COVID-19

Télémédecine vétérinaire : mise au point

L'Ordre des vétérinaires a invité les vétérinaires à prendre la juste mesure de l'ampleur de la crise sanitaire en cours en s'attachant à appliquer strictement, et avec la rigueur scientifique qui s'impose à eux, les consignes de sécurité pour l'accès aux établissements de soins et lors des visites chez les détenteurs d'animaux, à assurer la continuité du service en gardant à l'esprit l'impérieuse nécessité de restreindre au maximum les déplacements et les interventions jugées non indispensables.
Certaines consultations, considérées comme indispensables, pourraient être exécutées à l'aide de la télémédecine, en particulier de la téléconsultation.

Mais la profession ne dispose pas, à la différence de la médecine humaine, de dispositions réglementaires relatives à la télémédecine.

L'Ordre et les OPV ont travaillé depuis deux ans sur le dossier de la télémédecine et sur sa mise en place pour que ce nouvel outil soit autorisé aux vétérinaires dans des conditions qui garantissent la qualité et la continuité des soins.

Des propositions de texte ont été rédigées pour adapter la réglementation. Mais l'Ordre n'est pas créateur de droit : il doit simplement le faire respecter, c'est une de ses principales missions.

L'Ordre a porté, dès le début de la crise COVID 19, la demande d'autorisation, à titre expérimental, de mise en place de la télémédecine vétérinaire. Cette demande est soutenue et relayée par les OPV.
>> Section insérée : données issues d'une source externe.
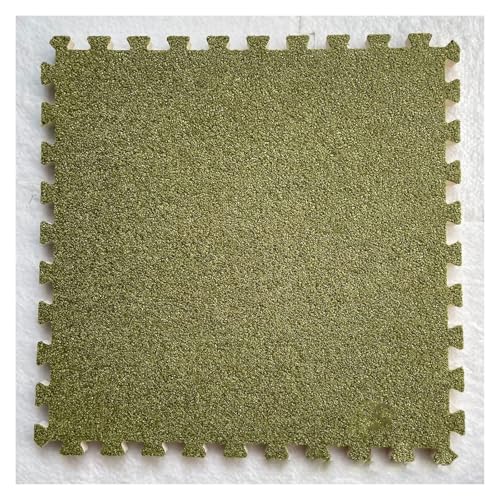Ineinandergreifende Plüsch-Schaumstoffmatte, Quadratische ineinandergreifende Fliesen mit Rand - Puzzle-Bodenfliesen for die Dekoration des Spielzimmers zu Hause(Green) von KEuLen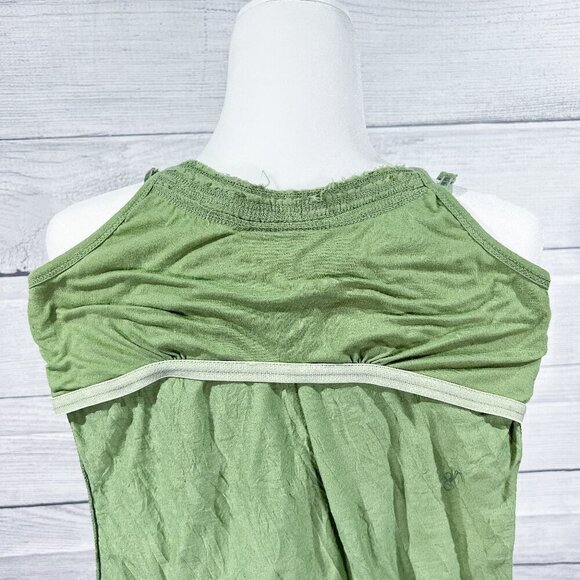 Basic Tank Top | Spaghetti Strap | Textured | Green | Medium | Y2K | Women - Picture 8 of 12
Seul le ministère de l'agriculture peut promulguer un décret mettant en œuvre la télémédecine vétérinaire dans le cadre d'une expérimentation pour six mois dans des conditions bien définies. Ce décret permettrait à la profession vétérinaire d'assurer le suivi de la santé animale et de maintenir l'épidémiosurveillance nécessaire pour ne pas ajouter une crise en santé animale à celle que nous vivons aujourd'hui.

Actuellement, les textes ne permettent pas la mise en place de la télémédecine vétérinaire, ce qui doitt inciter les vétérinaires à la plus grande prudence dans l'utilisation de plateformes de télémédecine fussent-elles dédiées à la pratique vétérinaire.

Nous espérons une réponse rapide du Ministère en charge de l'agriculture qui examine actuellement les propositions de textes (ce dossier étant considéré comme prioritaire) que les organisations professionnelles vétérinaires proposent après un travail consensuel en amont entamé depuis plus d'un an.

Mise en place de la télémédecine vétérinaire pendant la phase d'expérimentation

Pendant cette phase d'expérimentation, les conditions de mise en place de la télémédecine dans les établissements de soins seraient les suivantes:

  • Le vétérinaire est le seul juge de la pertinence de la mise en œuvre d'un acte de télémédecine. Seuls les actes de télémédecine ne compromettant pas la qualité des soins seront entrepris.
  • Tout dispositif de visioconférence assurant une qualité d'image et de son compatible avec un examen à distance est utilisable. · La confidentialité de l'examen doit être assurée.
  • Les solutions de paiement en ligne sont sécurisées.
  • Les conditions générales de fonctionnement des établissements de soins proposant une offre de télémédecine doivent décrire les conditions de mise en œuvre de la solution retenue.
  • Les établissements de soins assurent l'archivage et la traçabilité des actes de télémédecine qu'ils réalisent.

L'Ordre tirera les enseignements de cette phase expérimentale et rédigera un cahier des charges des dispositifs de visioconférence permettant la mise en œuvre de la télémédecine vétérinaire.